Cash is reducing then, or so we thought.
I hardly ever have cash on me these days. I use my contactless bank card all the time. It also doubles up as my travel card, but I must admit I often really need cash for small unexpected things and it and have to go searching for a cash machine. Some people of course rely on cash and I am sure it will be a long time before fintech can fill all the gaps. And according to the Federal Reserve Bank of San Francisco study it seems fintech has some way to go before it kills cash off.
The study looked at 42 economies that account for 75% of global GDP.
Apart from Sweden and Norway, where the amount of currency in circulation (used as a measure of cash) has declined, in the other 40 economies it has either matched GDP growth or exceeded it.

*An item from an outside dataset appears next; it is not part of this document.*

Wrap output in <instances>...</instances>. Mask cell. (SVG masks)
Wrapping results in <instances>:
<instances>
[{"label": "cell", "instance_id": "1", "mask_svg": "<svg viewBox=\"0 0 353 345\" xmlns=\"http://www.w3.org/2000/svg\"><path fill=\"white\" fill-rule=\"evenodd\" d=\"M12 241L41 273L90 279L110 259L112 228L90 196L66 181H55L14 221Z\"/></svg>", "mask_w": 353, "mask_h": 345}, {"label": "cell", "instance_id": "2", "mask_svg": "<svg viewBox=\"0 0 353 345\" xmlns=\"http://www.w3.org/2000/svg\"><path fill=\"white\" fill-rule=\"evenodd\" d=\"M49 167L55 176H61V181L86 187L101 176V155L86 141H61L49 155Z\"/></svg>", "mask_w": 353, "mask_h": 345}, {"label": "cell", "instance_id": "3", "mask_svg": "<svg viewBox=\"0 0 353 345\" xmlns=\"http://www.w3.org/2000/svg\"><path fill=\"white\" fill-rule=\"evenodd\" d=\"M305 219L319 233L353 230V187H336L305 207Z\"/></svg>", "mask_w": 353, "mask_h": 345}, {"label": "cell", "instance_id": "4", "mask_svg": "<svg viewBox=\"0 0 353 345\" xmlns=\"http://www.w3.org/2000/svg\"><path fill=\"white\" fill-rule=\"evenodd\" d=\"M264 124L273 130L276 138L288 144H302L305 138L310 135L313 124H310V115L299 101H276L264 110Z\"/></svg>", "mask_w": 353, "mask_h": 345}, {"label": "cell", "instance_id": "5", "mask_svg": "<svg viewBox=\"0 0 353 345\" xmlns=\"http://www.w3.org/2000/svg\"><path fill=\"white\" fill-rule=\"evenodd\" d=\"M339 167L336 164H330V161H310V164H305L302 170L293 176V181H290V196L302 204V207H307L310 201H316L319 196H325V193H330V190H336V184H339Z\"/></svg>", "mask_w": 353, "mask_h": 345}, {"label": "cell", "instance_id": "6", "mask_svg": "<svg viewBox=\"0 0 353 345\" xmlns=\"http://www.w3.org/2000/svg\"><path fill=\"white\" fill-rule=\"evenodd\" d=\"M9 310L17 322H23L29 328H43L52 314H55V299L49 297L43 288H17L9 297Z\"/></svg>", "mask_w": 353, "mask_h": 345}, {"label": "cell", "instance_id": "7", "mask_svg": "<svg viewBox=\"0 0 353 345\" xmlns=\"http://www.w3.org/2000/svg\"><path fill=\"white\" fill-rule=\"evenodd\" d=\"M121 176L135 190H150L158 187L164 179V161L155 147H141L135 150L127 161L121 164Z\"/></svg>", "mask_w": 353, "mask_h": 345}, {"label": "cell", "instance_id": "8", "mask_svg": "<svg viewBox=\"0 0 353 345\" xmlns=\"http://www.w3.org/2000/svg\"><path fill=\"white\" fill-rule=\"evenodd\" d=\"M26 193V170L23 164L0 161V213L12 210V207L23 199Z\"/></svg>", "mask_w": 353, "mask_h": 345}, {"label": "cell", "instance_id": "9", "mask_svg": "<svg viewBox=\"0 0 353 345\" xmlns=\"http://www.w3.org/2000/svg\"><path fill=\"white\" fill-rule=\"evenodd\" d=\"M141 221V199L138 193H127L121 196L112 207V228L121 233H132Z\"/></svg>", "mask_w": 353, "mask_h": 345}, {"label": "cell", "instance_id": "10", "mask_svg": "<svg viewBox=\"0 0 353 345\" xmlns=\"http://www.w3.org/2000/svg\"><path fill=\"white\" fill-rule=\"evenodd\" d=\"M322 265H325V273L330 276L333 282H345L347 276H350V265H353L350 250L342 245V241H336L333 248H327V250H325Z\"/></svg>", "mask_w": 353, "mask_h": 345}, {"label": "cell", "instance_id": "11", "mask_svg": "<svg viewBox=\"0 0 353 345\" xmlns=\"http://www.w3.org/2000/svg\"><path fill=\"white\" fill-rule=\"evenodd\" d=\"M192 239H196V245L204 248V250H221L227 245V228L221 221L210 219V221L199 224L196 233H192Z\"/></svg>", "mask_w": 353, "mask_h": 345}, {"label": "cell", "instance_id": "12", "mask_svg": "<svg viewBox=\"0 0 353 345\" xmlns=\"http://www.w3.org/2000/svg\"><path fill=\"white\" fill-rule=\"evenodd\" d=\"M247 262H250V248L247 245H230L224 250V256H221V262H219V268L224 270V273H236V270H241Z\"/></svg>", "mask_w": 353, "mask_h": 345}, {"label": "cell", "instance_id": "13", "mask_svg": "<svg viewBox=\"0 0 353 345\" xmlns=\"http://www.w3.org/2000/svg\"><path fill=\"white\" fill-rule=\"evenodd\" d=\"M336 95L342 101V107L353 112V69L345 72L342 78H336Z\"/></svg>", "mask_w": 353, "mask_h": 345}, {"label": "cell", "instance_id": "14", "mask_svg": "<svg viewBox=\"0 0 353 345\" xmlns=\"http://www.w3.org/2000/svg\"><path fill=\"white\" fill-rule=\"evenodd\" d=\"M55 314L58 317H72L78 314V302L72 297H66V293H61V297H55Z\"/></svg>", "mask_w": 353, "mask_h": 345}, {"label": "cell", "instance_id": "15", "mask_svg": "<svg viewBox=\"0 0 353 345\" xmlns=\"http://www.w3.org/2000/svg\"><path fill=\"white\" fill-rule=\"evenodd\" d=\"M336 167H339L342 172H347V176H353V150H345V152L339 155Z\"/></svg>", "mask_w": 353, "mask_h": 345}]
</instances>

Nearly two years ago I commissioned a journalist in the Nordic region to write an article about Sweden and its relationship with cash. Sweden is often cited as being the nation that might be first to go cashless. Swedish buses, for example, have not accepted cash for years, retailers have the right to refuse cash payments and even homeless street vendors take cards thanks to new digital payment systems. The Nordic region is also a hotbed for tech startups and citizens seem more open to trying new things than other economies. In the article Niklas Arvidsson, associate professor at Stockholm’s Royal Institute of Technology said: “I think [Sweden] could have a cash-free society [where cash plays a marginal role] in something like 10 years from now, maybe even sooner.”
Back to the Federal Reserve Bank of San Francisco study. Here is a graphic from the report showing the growth or decline in cash as a proportion of GDP in the 42 countries that make up 75% of Global GDP. The Green countries are those where the use of cash is growing faster or matching GDP growth and the two red countries, Norway and Sweden, where cash is reducing. The grey countries weren’t included.
“While Norway has been moving away from cash, Sweden has garnered attention as the poster child of cashless countries. Since the 1960s, Swedish banks have encouraged digital bank transfers, charged for checks, and invested heavily in card payment systems. The banking system collaborated to create an automated clearing house, Bankgirot, and to launch a popular mobile payments app, Swish. Sweden also has a cultural stigma against cash, with some Swedes associating the payment method with crime. The 2009 Money Laundering and Terrorist Financing Prevention Act required police reports be filed for large cash transactions, and high-profile cash robberies have contributed to public wariness of cash,” said the study report.
In the UK the British Retail Consortium recently released a study that found that cash is no longer the most used payment method at retailers, with debit card payments taking the lead.
Payment providers are encouraging people to go cashless. For example in the US Visa is offering 50 small US businesses a share of a $500,000 pot of money if they go totally cashless. The Visa Cashless Challenge is aimed at restaurants, cafés and food truck owners to describe what cashless means for them, their employees and customers. Visa will award up to $500,000 to 50 eligible US-based small business food service owners who commit to joining the 100% cashless quest.